Kourtney Kardashian Barker
Beet juice has entered the Poosh team chat. Kourt recently told us that she drinks beet juice every day before working out, and we were intrigued. How, exactly, can beet juice help with workouts? What other beet benefits have we been sleeping on? Here’s what we found out about this root-vegetable juice.
Helps boost energy during your workout
Yep, it’s kind of like nature’s (no-caffeine) pre-workout. A small 2012 study found that drinking beet juice helped improve participants’ stamina and physical performance during workouts. Researchers also found that the muscles of people who drank beet juice used energy more efficiently during exercise.
Beet juice also contains a lot of natural compounds called nitrates. You’ve probably heard about them before as something to avoid—this is true when it comes to processed meats. But the nitrates in beets are super beneficial. Our body converts them into nitric oxide, which increases blood flow so nutrients like oxygen get where they need to go more quickly.
Good for your <3
Beet juice also benefits our heart and helps lower blood pressure. Researchers believe this is because the nitric oxide we make from the nitrates helps dilate and relax our blood vessels. And beet juice actually contains more nitrates than cooked beets, as heating them can diminish some of their nutrients.

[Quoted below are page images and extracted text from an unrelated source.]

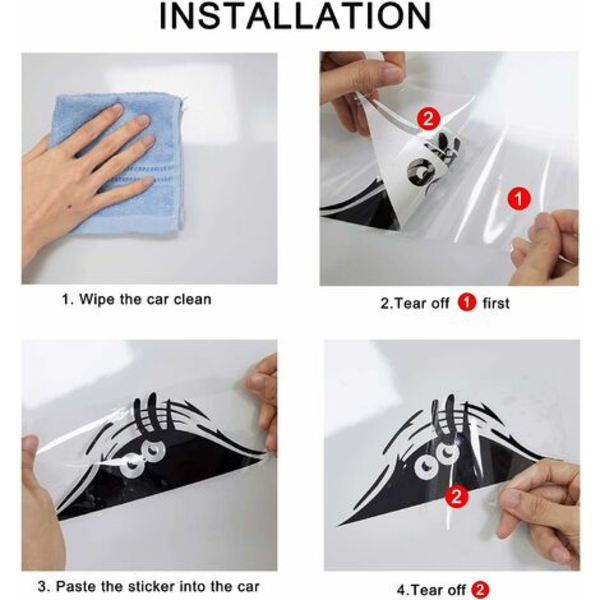 INSTALLATION

2

1

1. Wipe the car clean

2.Tear off 1 first

2

3. Paste the sticker into the car

4.Tear off 2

Ahh, inflammation. We know that chronic inflammation = bad (here’s a refresher, if you need one), and antioxidants can help reduce inflammation. Beets contain a lot of antioxidants, but betalains in particular stand out. These water-soluble—meaning, our body doesn’t need fat to absorb them—antioxidants are badasses when it comes to fighting off free radicals. (They’re also the pigment that gives beets their color.)
Helps protect the liver
Studies suggest that betaine, a compound in beets, may help protect the liver from fatty deposits and toxins. It also may help the liver work more efficiently.